Pour les Carmina Burana, l’affaire est entendue : Carl Orff a réussi un coup de maître et s’est assuré une popularité que rien ne paraît devoir compromettre avant longtemps. On sait aussi qu’il existe, dans la même veine, mais en beaucoup moins célèbre sur le plan international, deux autres partitions formant triptyque sous le nom de Trionfi, Catulli Carmina et Le Triomphe d’Aphrodite. En dehors de ces titres, monsieur Orff composa aussi deux brefs opéras d’après des contes des frères Grimm, qui ne sont guère donnés qu’en terre germanophone, semble-t-il. L’un d’eux s’appelle Der Mond, « La Lune » (1939). L’autre, et c’est là que ça se gâte, s’appelle Die Kluge, autrement dit « La Femme intelligente »… Tout un programme. Il fut créé en 1943 à Francfort, et valut au compositeur le Prix national décerné par la DDR en 1949. Jusque-là, passe encore. Mais là où l’où croit rêver, c’est lorsque l’on découvre la discographie de cette œuvre peu connue en France : une première version en 1956, dirigée par Wolfgang Sawallisch, avec Elizabeth Schwarzkopf, Gottlob Frick et le baryton Marcel Cordes, régulièrement rééditée par EMI. Et ça ne s’arrête pas là, puisqu’en 1970, un spectacle mis en scène par Orff en personne, et dirigé par Kurt Einhorn, fut enregistré avec du très beau linge aussi : Lucia Popp, à nouveau Gottlob Frick, et Thomas Stewart !
Dans ces conditions, quelles chances peut bien avoir la version rééditée une fois de plus par Berlin Classics, enregistrée entre 1976 et 1980, avec une distribution qui, si elle chante fort correctement, n’en reste pas moins de seconde zone ? Comment Magdalena Falewicz, Reiner Süss et Karl-Heinz Stryczek pourraient-ils lutter contre les fortes personnalités vocales réunies dans les intégrales concurrentes ? La soprano polonaise fut en son temps une chanteuse estimable ; elle fut notamment l’Amour dans l’Orfeo ed Euridice de Gluck enregistré par René Jacobs avec Sigiswald Kuijken, mais son personnage est assez transparent. Habitué de rôles comme le baron Ochs, décédé l’an dernier, Reiner Süss ne fait pas non plus tout à fait le poids face à Gottlob Frick. Karl-Heinz Stryczek était manifestement un chanteur qu’appréciait le chef Herbert Kegel, car il fit également appel à lui pour son enregistrement des Carmina Burana et pour le Trionfo di Afrodite (avec Reiner Süss également) du même Carl Orff.
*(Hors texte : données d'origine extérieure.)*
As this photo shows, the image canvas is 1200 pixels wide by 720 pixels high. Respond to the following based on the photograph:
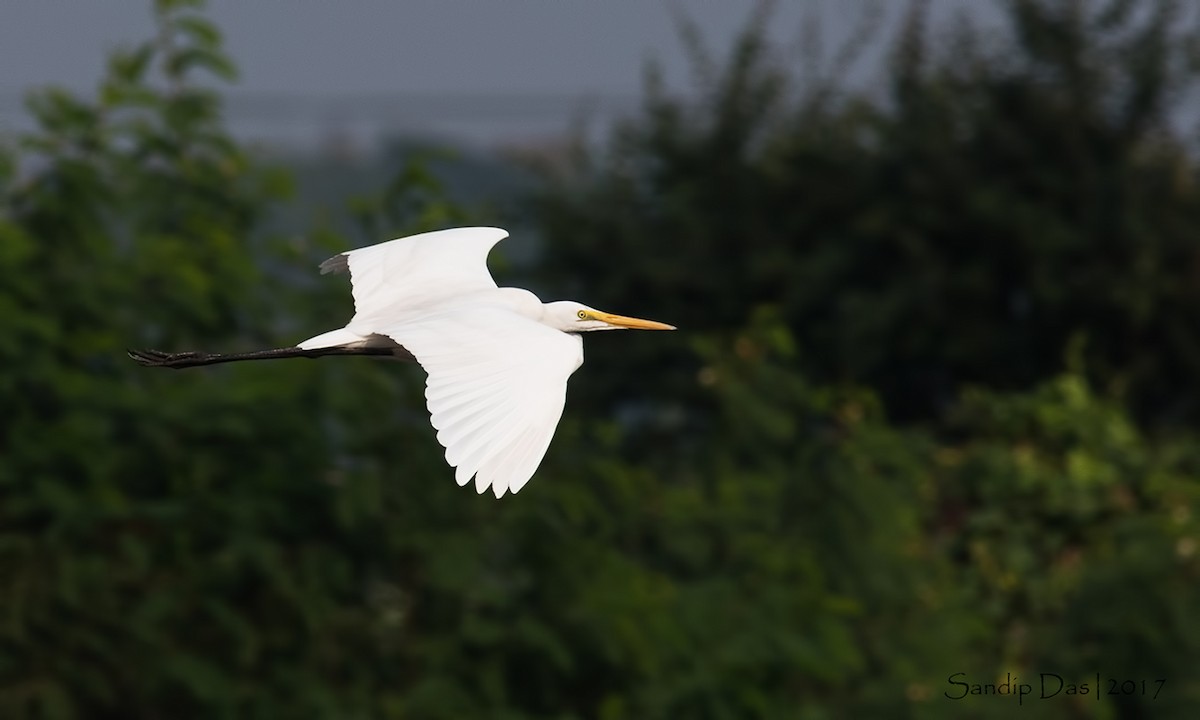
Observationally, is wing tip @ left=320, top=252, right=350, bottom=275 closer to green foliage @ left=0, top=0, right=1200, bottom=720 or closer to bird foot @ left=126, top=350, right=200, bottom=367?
bird foot @ left=126, top=350, right=200, bottom=367

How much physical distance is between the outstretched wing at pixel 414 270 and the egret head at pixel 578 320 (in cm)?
22

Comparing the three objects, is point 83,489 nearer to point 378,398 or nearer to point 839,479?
point 378,398

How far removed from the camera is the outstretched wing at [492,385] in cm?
473

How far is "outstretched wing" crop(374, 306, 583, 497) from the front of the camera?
4730 millimetres

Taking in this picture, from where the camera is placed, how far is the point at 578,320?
6.42 meters

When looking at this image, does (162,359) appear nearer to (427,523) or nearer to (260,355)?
(260,355)

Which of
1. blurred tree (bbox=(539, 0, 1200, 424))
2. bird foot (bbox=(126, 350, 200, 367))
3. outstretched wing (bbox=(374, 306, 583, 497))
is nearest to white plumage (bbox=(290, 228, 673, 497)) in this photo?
outstretched wing (bbox=(374, 306, 583, 497))

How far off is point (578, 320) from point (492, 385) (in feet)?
4.54

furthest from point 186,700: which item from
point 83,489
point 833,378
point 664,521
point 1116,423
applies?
point 833,378

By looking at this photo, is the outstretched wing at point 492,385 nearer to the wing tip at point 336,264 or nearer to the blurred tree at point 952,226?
the wing tip at point 336,264

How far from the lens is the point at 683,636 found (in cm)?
1016

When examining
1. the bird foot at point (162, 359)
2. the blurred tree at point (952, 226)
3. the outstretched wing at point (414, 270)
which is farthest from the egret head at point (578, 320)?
the blurred tree at point (952, 226)

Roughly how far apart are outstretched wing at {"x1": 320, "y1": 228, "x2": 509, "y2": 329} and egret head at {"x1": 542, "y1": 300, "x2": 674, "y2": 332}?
0.22m

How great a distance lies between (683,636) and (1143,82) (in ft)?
26.2
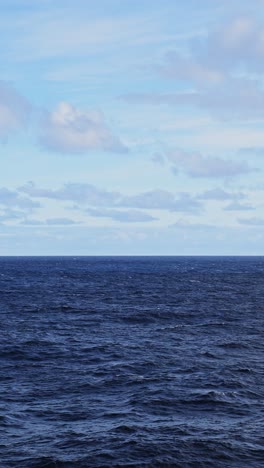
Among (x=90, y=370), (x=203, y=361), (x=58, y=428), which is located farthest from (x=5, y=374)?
(x=203, y=361)

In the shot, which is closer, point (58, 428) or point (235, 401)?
point (58, 428)

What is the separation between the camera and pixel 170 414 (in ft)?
131

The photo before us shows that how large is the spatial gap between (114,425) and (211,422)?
6.74 m

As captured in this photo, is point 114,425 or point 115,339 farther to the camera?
point 115,339

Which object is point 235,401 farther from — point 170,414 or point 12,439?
point 12,439

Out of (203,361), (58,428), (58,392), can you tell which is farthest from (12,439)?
(203,361)

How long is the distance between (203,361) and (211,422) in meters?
17.6

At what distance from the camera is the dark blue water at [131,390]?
33.3 meters

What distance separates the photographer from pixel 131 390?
45.8m

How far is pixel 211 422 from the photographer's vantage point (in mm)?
38438

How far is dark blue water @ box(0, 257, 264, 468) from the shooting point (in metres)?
33.3

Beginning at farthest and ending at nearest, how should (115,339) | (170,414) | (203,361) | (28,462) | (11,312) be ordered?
(11,312), (115,339), (203,361), (170,414), (28,462)

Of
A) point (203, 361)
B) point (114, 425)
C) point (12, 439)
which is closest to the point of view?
point (12, 439)

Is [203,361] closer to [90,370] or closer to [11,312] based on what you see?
[90,370]
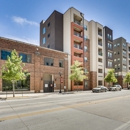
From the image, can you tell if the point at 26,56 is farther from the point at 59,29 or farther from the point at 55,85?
the point at 59,29

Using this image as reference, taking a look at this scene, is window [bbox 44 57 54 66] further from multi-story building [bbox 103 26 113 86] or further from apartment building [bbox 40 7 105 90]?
multi-story building [bbox 103 26 113 86]

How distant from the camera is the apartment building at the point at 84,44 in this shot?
34794mm

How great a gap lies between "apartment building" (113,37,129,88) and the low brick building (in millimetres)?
31370

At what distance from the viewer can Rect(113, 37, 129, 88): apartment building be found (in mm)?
52594

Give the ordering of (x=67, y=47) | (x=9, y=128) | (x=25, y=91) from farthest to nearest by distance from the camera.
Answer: (x=67, y=47) < (x=25, y=91) < (x=9, y=128)

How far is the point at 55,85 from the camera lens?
29312 millimetres

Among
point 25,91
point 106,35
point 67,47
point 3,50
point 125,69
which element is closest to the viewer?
point 3,50

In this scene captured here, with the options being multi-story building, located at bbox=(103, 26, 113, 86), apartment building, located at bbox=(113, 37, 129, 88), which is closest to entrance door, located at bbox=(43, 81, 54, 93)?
multi-story building, located at bbox=(103, 26, 113, 86)

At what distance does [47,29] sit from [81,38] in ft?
39.3

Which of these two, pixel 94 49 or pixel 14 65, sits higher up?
pixel 94 49

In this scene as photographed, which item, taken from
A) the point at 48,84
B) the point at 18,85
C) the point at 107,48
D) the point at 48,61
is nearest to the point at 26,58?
the point at 48,61

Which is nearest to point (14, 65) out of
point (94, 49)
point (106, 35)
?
point (94, 49)

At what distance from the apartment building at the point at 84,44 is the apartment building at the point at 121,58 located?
14243 mm

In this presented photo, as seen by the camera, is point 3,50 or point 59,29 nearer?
point 3,50
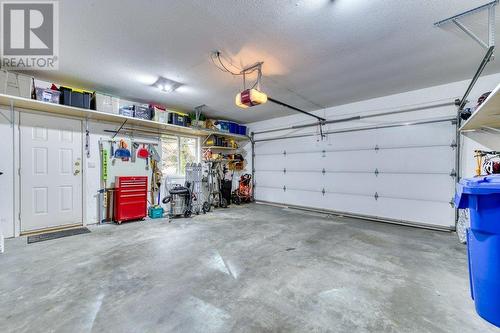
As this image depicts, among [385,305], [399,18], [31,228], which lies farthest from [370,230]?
[31,228]

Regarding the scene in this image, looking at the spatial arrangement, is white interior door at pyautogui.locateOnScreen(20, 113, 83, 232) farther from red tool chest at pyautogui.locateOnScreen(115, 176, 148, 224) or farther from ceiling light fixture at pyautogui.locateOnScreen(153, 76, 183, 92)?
ceiling light fixture at pyautogui.locateOnScreen(153, 76, 183, 92)

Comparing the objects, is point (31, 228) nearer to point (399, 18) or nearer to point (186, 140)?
point (186, 140)

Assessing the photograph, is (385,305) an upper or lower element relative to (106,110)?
lower

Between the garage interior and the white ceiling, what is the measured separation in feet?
0.10

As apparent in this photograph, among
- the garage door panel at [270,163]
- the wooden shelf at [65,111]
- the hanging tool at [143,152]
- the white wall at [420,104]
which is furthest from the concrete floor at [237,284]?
the garage door panel at [270,163]

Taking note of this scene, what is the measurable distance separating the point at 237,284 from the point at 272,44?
3.10m

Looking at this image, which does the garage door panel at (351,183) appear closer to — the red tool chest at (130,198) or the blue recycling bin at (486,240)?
the blue recycling bin at (486,240)

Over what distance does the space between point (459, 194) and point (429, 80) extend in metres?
3.87

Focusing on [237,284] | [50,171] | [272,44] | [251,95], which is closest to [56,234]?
[50,171]

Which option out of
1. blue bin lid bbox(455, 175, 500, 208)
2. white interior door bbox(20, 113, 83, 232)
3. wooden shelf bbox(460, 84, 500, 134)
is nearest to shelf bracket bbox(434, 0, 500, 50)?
wooden shelf bbox(460, 84, 500, 134)

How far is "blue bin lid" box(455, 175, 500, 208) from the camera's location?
1.33 meters

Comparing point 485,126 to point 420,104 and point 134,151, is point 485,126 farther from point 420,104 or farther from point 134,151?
point 134,151

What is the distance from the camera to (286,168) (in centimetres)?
711

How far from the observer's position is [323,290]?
218 centimetres
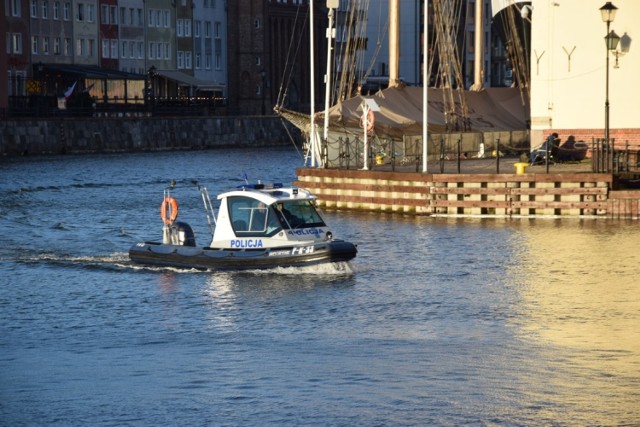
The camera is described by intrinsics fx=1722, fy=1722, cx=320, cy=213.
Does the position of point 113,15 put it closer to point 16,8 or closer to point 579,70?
point 16,8

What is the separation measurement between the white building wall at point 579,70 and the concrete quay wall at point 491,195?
6.62 meters

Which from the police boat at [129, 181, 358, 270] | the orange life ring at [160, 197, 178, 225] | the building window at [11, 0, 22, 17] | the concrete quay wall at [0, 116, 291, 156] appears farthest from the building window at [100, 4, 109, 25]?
the police boat at [129, 181, 358, 270]

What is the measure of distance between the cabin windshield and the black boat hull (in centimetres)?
92

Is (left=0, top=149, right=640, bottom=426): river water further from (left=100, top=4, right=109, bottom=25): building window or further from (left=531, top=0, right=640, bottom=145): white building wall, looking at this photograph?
(left=100, top=4, right=109, bottom=25): building window

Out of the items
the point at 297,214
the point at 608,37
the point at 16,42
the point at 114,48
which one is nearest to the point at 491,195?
the point at 608,37

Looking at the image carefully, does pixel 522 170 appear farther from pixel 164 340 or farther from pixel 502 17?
pixel 502 17

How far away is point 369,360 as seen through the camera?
26875 mm

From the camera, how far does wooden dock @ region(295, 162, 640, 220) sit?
163ft

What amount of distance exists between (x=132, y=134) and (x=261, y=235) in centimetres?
8121

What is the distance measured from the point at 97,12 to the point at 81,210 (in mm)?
82416

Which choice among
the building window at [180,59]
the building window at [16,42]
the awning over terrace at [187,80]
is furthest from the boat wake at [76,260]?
the building window at [180,59]

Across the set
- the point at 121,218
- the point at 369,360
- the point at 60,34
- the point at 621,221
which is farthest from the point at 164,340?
the point at 60,34

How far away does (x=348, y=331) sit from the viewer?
30.2m

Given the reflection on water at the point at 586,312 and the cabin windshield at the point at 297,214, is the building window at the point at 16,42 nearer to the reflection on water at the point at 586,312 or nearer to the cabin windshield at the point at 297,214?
the reflection on water at the point at 586,312
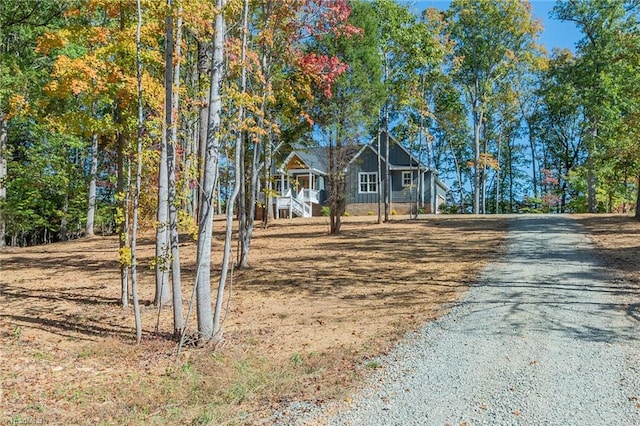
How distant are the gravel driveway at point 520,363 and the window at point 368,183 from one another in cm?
2241

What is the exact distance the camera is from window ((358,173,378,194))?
3020 centimetres

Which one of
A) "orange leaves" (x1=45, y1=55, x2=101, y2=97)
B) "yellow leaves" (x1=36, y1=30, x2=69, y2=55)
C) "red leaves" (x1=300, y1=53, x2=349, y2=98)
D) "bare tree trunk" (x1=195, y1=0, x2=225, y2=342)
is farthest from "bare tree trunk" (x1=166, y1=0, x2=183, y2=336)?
"red leaves" (x1=300, y1=53, x2=349, y2=98)

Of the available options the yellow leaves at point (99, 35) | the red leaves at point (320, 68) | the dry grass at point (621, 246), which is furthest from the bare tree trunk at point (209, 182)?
the dry grass at point (621, 246)

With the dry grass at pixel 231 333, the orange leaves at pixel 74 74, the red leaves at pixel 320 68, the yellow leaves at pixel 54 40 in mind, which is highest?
the red leaves at pixel 320 68

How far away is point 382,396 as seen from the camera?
13.4 ft

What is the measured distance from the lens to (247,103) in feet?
18.6

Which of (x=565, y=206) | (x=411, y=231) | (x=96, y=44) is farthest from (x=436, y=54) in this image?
(x=565, y=206)

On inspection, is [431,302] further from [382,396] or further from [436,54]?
[436,54]

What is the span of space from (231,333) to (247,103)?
10.5ft

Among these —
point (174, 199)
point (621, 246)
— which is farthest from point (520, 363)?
point (621, 246)

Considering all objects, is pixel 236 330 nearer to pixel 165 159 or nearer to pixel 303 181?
pixel 165 159

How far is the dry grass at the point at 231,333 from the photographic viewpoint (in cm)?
426

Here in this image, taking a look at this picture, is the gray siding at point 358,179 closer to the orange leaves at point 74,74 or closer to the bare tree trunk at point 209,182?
the orange leaves at point 74,74

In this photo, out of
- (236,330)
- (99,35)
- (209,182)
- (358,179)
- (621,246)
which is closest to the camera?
(209,182)
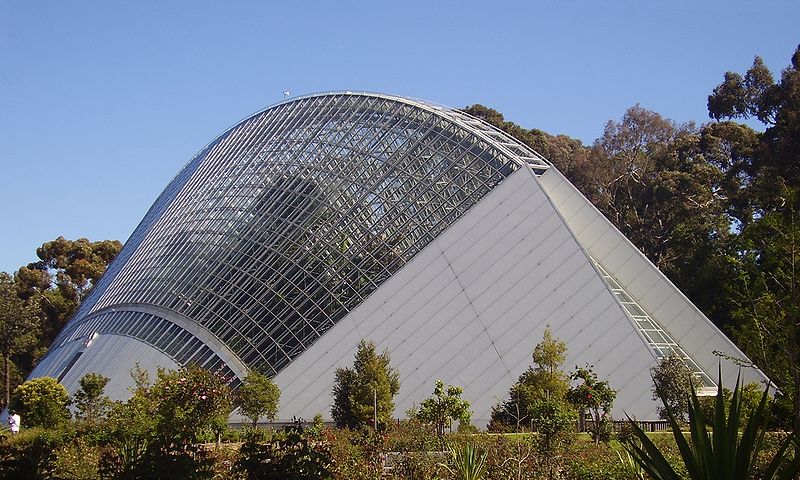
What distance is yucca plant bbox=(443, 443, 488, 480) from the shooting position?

La qualité sonore de l’enregistrement, de studio et plus récent que ses concurrents, est un atout incontestable. Néanmoins, d’autres labels, dont EMI et Mis, ont choisi de coupler Der Mond et Die Kluge en un album, pour un tarif nettement inférieur aux deux CD qu’occupe Die Kluge seul chez Berlin Classics. Reste enfin la question de l’œuvre elle-même, où Orff reprend avec beaucoup moins éloquence les recettes éprouvées dans Carmina Burana : répétition de phrases, chant syllabique, rythmes soulignés, usage régulier de percussions tonitruantes. Pourtant, ce singspiel (où tous les rôles secondaires sont ici doublés par des comédiens dès qu’intervient le dialogue parlé) aurait peut-être besoin d’un DVD pour qu’on en mesure l’efficacité dramatique, d’autant que Berlin Classics n’a pas jugé nécessaire d’en fournir le livret, même en version orginale.